Oude Testament

Nieuwe Testament

Ezechiël 23:7-13 NBG-vertaling 1951 (NBG51)

7. En zij bedreef haar ontucht met hen allen, de keur van Assurs zonen; met allen, naar wie zij hunkerde, met al hun afgoden, verontreinigde zij zich.

8. Daarbij heeft zij de ontucht uit haar Egyptische tijd niet opgegeven, want in haar jeugd heeft men haar beslapen, haar maagdelijke borsten gestreeld en ontucht over haar uitgestort.

9. Daarom heb Ik haar overgegeven in de macht van haar minnaars, in de macht van Assurs zonen, naar wie zij gehunkerd had.

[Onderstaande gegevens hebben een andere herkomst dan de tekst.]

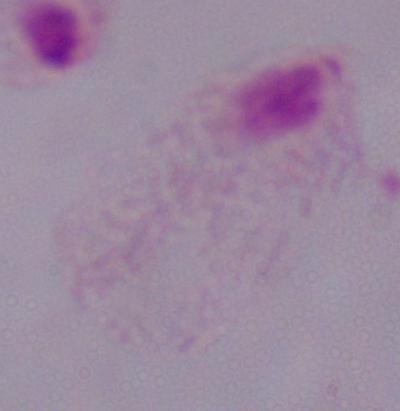

Summary:
  - Magnification: 1000x
  - Modality: photomicrograph
  - Identification: trichomonad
Evaluate for malaria.
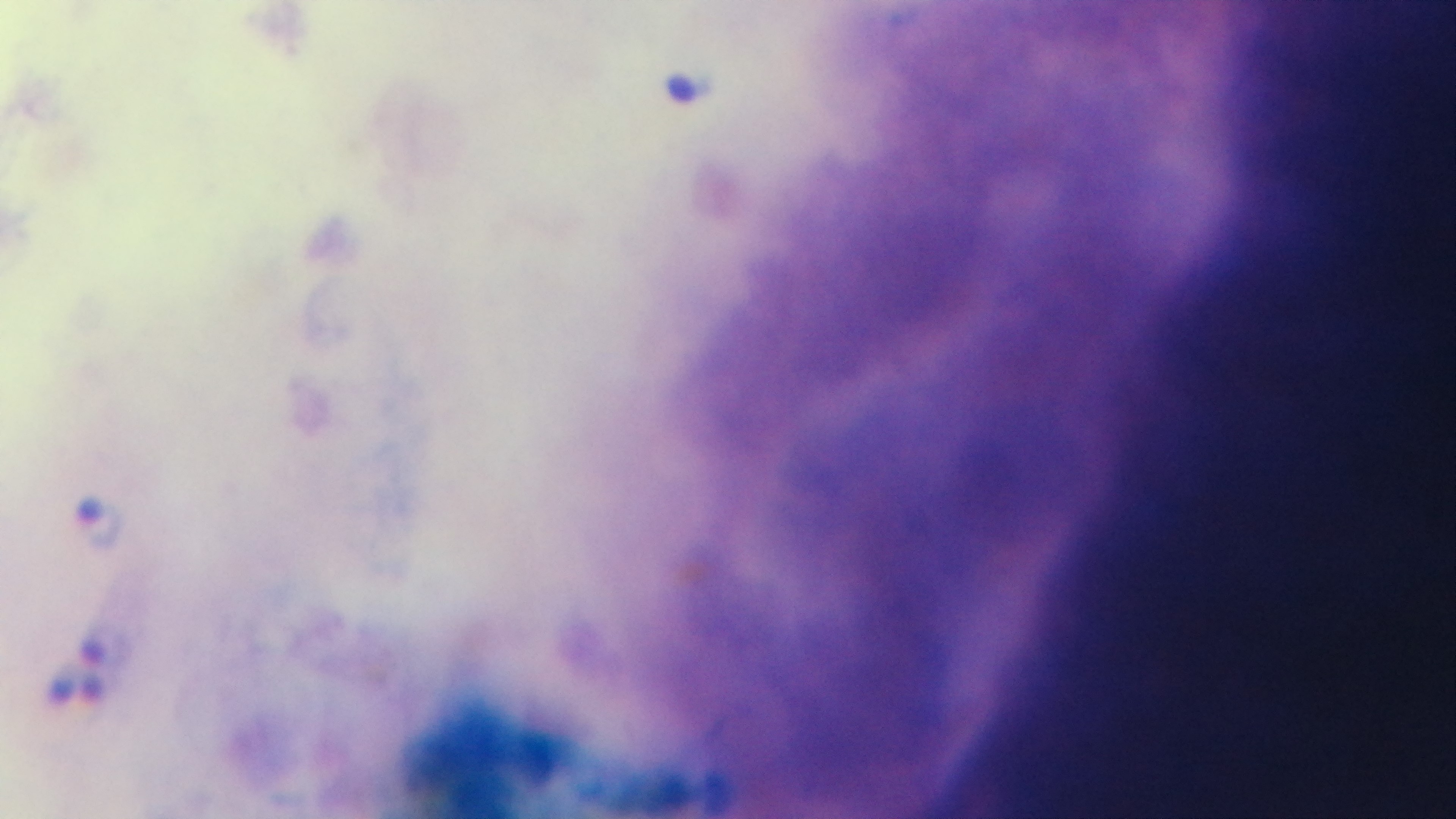
Infected.

{
  "field_of_view": "one from the slide",
  "modality": "light microscopy",
  "preparation": "thick blood film",
  "capture": "mounted 4K digital camera",
  "stain": "Giemsa",
  "objective": "100x oil immersion"
}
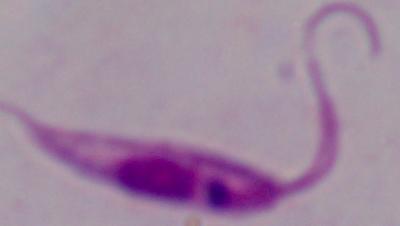
Summary:
  - Identification: Leishmania
  - Magnification: 1000x
  - Modality: micrograph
Identify the parasite.
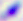
This is Toxoplasma gondii.

modality = micrograph
magnification = 400x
Assess this cell for malaria.
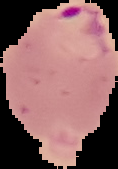
Parasitized.

image type = cell region segmented out of the field of view; surrounding area masked to black
image size = 118×169 pixels
preparation = thin blood smear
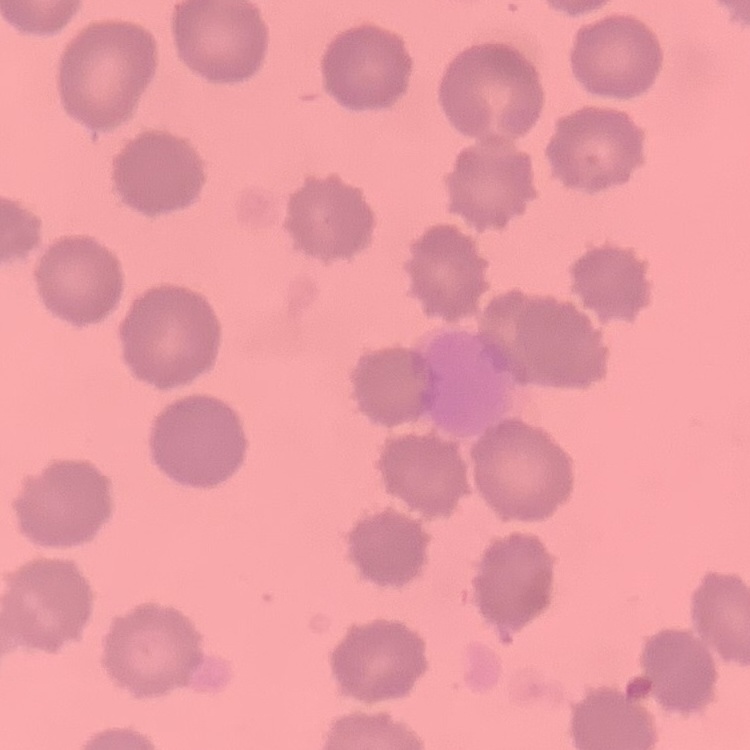

Summary:
  - Red blood cell morphology: no rouleaux formation
  - Image type: square crop of a larger photomicrograph
  - Stain: Field's or Giemsa
  - Preparation: thin blood smear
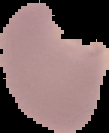

Summary:
  - Preparation: thin blood smear
  - Image type: segmented cell region with the area outside set to black
  - Result: Plasmodium parasites detected
  - Image size: 109×133 pixels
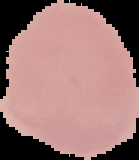 Image is 139×160 pixels. Result: no Plasmodium parasites seen. Segmented cell region on a black background. From a thin blood film.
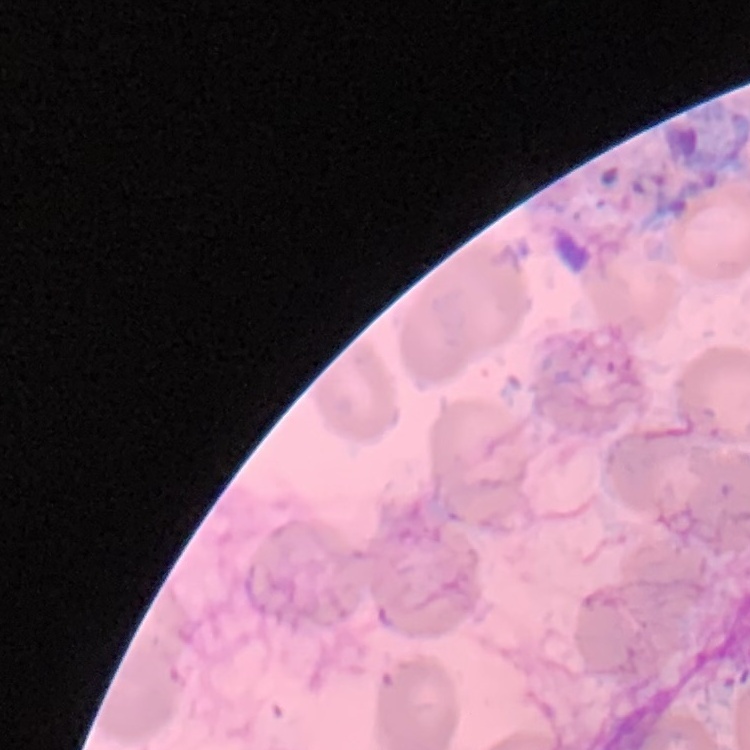

erythrocyte_morphology: no rouleaux formation
stain: Field's or Giemsa
preparation: thin peripheral smear
image_type: one tile cut from a larger photomicrograph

10. Dezen hebben haar schaamte ontbloot, haar zonen en dochters weggenomen en haar zelf met het zwaard gedood. Zo is zij tot een spreekwoord geworden onder de vrouwen, want gerichten waren aan haar voltrokken.

11. Hoewel haar zuster Oholiba dit zag, ontbrandde zij toch in nog feller hartstocht dan haar zuster en pleegde nog erger ontucht dan zij.

12. Naar Assurs zonen hunkerde zij: landvoogden en stadhouders, hovelingen, sierlijk uitgedost, ruiters te paard, begeerlijke jonge mannen, hoofd voor hoofd.

13. En Ik zag, dat zij zich verontreinigde; beiden gingen dezelfde weg.